July 4 , 2018
By analyzing the daily technical chart pair is turning back to south side as profit booking is going on in the pair. Well we have a strong rally from 1.2545 level to 1.3370 level and it now we can see some retracement is going on . The intraday traders can go for short as pair may test the 1.3056 level and 1.2955 level which are the 38.2% and 50% of fibonacci retracement support.
A dark cloud candlestick followed by bearish marabuzo candlestick is generating bearish signal for the time being and RSI also confirmed this move from the overbought territory. An uptrend line is still valid on the daily chart and generating bullish signal for intermediate to long term traders. The current selloff is nothing but some retracement of profit booking so investors are advised to wait for the right time to buy again.
However, yesterday’s data from Canada showed that the activity in the manufacturing sector expanded at its fastest pace since Markit started publishing the PMI data back in 2011 and helped the CAD remain resilient against its American counterpart.

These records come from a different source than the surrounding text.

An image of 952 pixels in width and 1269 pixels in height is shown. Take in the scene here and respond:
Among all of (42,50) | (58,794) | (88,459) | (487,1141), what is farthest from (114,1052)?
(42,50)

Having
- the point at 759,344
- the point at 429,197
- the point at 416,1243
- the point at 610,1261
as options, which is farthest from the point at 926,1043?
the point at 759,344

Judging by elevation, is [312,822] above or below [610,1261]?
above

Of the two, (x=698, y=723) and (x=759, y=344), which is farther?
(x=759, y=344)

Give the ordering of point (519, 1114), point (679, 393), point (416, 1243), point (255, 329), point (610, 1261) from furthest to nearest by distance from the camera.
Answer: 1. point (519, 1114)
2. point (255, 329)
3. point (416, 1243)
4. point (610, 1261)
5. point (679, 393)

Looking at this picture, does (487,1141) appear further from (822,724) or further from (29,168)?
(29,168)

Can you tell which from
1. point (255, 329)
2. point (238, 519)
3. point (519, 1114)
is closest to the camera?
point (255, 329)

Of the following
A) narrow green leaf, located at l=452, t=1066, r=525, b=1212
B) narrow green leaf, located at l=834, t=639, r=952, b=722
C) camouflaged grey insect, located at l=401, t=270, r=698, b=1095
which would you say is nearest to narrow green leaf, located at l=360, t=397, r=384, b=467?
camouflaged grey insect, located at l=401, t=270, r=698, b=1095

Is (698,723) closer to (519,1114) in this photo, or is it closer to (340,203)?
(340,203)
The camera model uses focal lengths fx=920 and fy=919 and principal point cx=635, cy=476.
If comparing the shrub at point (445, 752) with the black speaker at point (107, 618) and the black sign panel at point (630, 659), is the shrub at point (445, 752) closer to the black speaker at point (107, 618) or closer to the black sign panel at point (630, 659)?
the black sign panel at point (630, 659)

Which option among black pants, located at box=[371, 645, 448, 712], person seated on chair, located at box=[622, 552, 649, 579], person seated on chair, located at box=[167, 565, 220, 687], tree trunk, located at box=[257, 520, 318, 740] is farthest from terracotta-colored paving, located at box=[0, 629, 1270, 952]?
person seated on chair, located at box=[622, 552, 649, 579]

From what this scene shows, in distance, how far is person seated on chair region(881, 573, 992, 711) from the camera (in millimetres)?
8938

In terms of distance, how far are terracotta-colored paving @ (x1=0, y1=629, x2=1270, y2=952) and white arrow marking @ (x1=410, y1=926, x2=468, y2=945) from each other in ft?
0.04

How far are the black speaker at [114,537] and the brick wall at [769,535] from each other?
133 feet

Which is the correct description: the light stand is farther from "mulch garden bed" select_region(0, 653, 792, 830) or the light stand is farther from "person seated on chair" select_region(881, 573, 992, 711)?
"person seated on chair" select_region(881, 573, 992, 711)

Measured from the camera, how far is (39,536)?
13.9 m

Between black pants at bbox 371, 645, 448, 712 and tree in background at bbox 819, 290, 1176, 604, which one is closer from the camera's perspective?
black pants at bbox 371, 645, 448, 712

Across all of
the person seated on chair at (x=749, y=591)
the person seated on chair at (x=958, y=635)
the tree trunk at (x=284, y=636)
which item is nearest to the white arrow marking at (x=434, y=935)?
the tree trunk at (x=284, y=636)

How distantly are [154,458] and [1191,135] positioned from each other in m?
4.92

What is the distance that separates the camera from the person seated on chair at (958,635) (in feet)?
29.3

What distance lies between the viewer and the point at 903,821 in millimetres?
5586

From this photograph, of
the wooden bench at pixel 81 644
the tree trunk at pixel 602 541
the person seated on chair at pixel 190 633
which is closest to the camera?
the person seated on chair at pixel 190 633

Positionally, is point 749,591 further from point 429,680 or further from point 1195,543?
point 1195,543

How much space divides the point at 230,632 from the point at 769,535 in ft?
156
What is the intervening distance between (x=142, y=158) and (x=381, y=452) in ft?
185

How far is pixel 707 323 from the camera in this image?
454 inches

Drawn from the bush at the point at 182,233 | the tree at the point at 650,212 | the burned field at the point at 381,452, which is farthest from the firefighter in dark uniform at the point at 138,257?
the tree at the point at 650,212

Presently pair is trading below all the major and minor moving averages and heading south side. Odds are in favor of bears and we will keep our bias bearish on the pair as long as 1.3350 level remains intact. A clear bearish breakout on MACD indicator is also favoring the bears and generating bearish signal. RSI is also supporting the bears from the overbought territory. The 1.3350 level could be seen as immediate resistance level followed by 1.3400 level whereas 1.3000 level is strong key support level followed by 1.2950.